* [YOUR OBJECTIVE]
Reproduce the forum thread on striping over raidz1 word for word, in full.

[READING PASSAGE Boundary: Start]

# Striping over raidz1



## Traxton (Jun 23, 2012)

My intention is to purchase four 3 TB disks with 4k sectors, create a raidz1 pool and copy all my current data to it. Once done I intend to add my four old 2 TB disks, also with 4k sectors, as another raidz1 to the same data set.

`# zpool create tank raidz newdisk1 newdisk2 newdisk3 newdisk4`

`# zpool add tank raidz olddisk1 olddisk2 olddisk3 olddisk4`

I have three questions about this. 

Will this work at all?
Will I need to use gnop to make sure the data is aligned to 4k boundaries?
Will 8 GB of RAM be enough, or should I spring for 16? I will not be using deduplication.


----------



## Savagedlight (Jun 24, 2012)

It would work, but I would recommend to set up the pool, *then* move data to it in order to utilize the increased read and write performance from striping two RaidZ vdevs.

[READING PASSAGE Boundary: End]
[MATERIAL PROVIDED Boundary: Start]

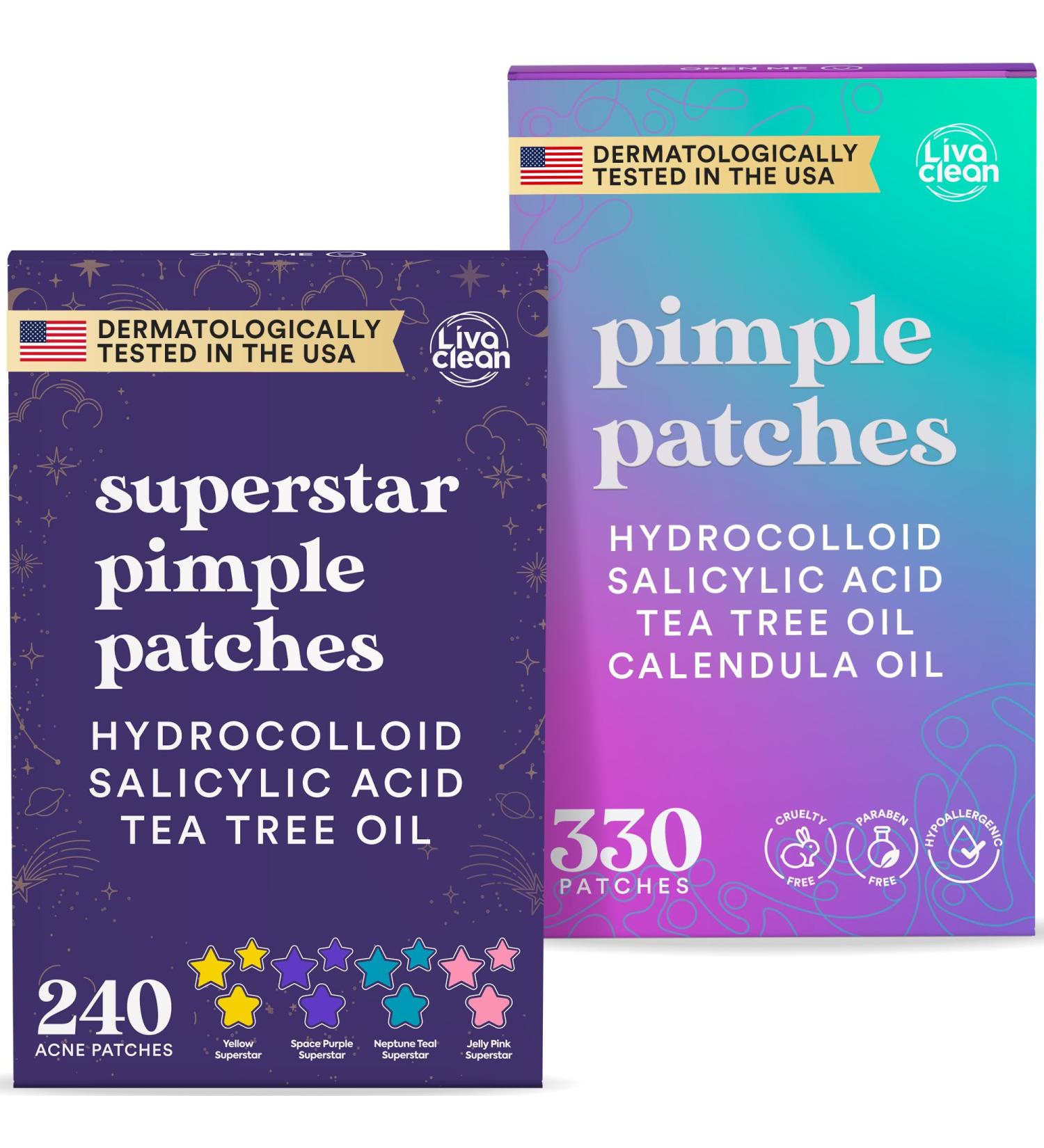 Livaclean 240 CT Star Pimple Patches for Face + 330 CT Acne Patches w/Tea Tree Oil Salicylic Acid | Hydrocolloid Acne Patch | Cute Star Pimple Patch for Healing Hydrocolloid Patch Zit Stickers Mixed Superstar Patches + Cir  - Buy Online on GoSupps.com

[MATERIAL PROVIDED Boundary: End]

* [TASK OUTPUT]
# Striping over raidz1



## Traxton (Jun 23, 2012)

My intention is to purchase four 3 TB disks with 4k sectors, create a raidz1 pool and copy all my current data to it. Once done I intend to add my four old 2 TB disks, also with 4k sectors, as another raidz1 to the same data set.

`# zpool create tank raidz newdisk1 newdisk2 newdisk3 newdisk4`

`# zpool add tank raidz olddisk1 olddisk2 olddisk3 olddisk4`

I have three questions about this. 

Will this work at all?
Will I need to use gnop to make sure the data is aligned to 4k boundaries?
Will 8 GB of RAM be enough, or should I spring for 16? I will not be using deduplication.


----------



## Savagedlight (Jun 24, 2012)

It would work, but I would recommend to set up the pool, *then* move data to it in order to utilize the increased read and write performance from striping two RaidZ vdevs.